Here's the problem - Most guys never show any signs of stopping the conversation.  Only a brave few will take the initiative to mention meeting in person, and then an even smaller group of those guys might actually follow through with a plan to meet. But at what point do you acknowledge that you've fallen into a pen pal relationship, the dreaded "friend zone" of the digital dating scene? 20 messages?  40?  Do you count by days or weeks?

I suppose what they're wanting is for me to do all the work.  They want me to start the conversation, give them my number, ask them to call or text, and make a plan to meet up.  That way I can be the rejected one.  Well newsflash, all you little cowards, if I've participated in more than 20 messages, I'll probably agree to meet you, or at the very least, give you my number.  After all, isn't that what we're all on the site to do?  It's not like the guys have to wonder, "gee, she's really pretty; I wonder if she's seeing someone?  Would she think it was weird if I started talking to her?"  No, you moron, I'm on a dating site!!!
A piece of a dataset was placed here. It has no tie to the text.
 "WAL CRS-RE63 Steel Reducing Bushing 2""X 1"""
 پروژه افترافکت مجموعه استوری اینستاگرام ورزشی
Over the past week, I've had a few of these confusing interactions, and I expect to have more.  I'll detail them for you now, because I know you want details:

  • Day 2 on the site, I was winked at then messaged by a 30 year old airplane mechanic with a little war experience.  We'll call him Tinker Tailor Soldier Spy (TTSS).  He was really smooth about getting my number, and we switched to text after about 30 minutes of consistent messaging. We proceeded to text pretty steadily for the next few hours.  It was a great conversation.  He understood my sarcasm, IN TEXT, without needing any explanation!  I don't have to tell you how rare that is.  He was engaging and funny.  We joked about serial killers, but not in a creepy way (I guess you had to be there).  It was really special.  He mentioned meeting up and I agreed, but then we just kept texting and he never mentioned it again.  At the end of the conversation, I told him to contact me again if he wanted, and it's been crickets ever since.
  • I'm currently stuck in a vortex of messages with a guy I'll call OSU Enthusiast #1 (I'm just assuming there will be others in the future).  We've exchange 25 or so messages with no end in sight.  The conversation is not flowing, yet he still keeps asking me mundane questions.  I may have to cut him off soon. It's for his own good.  At this point, if I met him in person, we'd have nothing left to talk about.
  • We all remember East India Trading.  He asked me for my number, asked me to meet, then immediately told me he felt no connection with me but offered to meet me anyway.  Gee thanks for the offer of a pity date, but I think I'll pass.  I can find plenty of ways to humiliate myself without making small talk with the likes of you over $5 lattes.
  • A boy I'll call Not Cute Enough to Judge Me (the name is pretty self explanatory) texted with me for an hour or so my first night on the site.  We got along okay.  He asked me for more pictures - not as sleazy as it sounds - I only had 2 pictures on the site at that point because I hadn't updated my selfie stock yet.  When I sent him the only additional pictures I had that still remotely look like me (I've recently lost about 40 pounds - yay me!), he never texted me again.  I have to say, that was really good for my self esteem.  Really I guess that wasn't a pen pal problem, but I'm just mad, and I needed to vent about it a little.  Thanks for listening.
I suppose the simple solution would be for me to take the initiative and boldly ask them out.  In doing that, I feel like I'm the only girl on the planet who's not worthy of being pursued.  It's a total killer to my self esteem.  Didn't the Lord wire these guys to to chase me?  I mean, what kind of story does that make for our grandchildren?  Well, you see kids, your grandpa was shy, so he sat in his cockroach infested apartment, surrounded by empty pizza boxes and well-worn Victoria Secret catalogues, culling through endless lists of profiles by the neon light of his Budweiser wall lamp.  He waited patiently for me to find him.  I sent him six messages before he finally decided I was serious enough to message back.  He got to know me by email over the next few months, while grandma's eggs dried up, and finally his apathetic technique paid off.  In a moment of sheer panic at the prospect of turning 40, I finally asked him to meet me for a date.  This, kids, is the stuff dreams are made of."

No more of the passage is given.